## GIVEN TEXT

▬▬▬▬▬▬

The PPM_1.0 works in the following SAS versions:
SAS EG 4.3
SAS 9.2 (at least)
III. Installation and operating instructions
--------------------------------------------
1. After downloading zip file, extract all files, "PPM1_data" folder, to computer. Do not alter the name of the folder.
2. Open SAS or click on the PPM1_code.sas file, which will open in SAS.

▬▬▬▬▬▬

## PROVIDED DATA
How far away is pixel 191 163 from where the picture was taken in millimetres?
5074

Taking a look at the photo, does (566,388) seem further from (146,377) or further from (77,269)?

▬▬▬▬▬▬

## WRITTEN TASK
Copy the SAS installation notes from "The PPM_1.0 works" up to and including "of the folder.", substituting "archive" for "zip file". The data shown here were drawn from a different source.

## TASK SOLUTION
The PPM_1.0 works in the following SAS versions:
SAS EG 4.3
SAS 9.2 (at least)
III. Installation and operating instructions
--------------------------------------------
1. After downloading archive, extract all files, "PPM1_data" folder, to computer. Do not alter the name of the folder.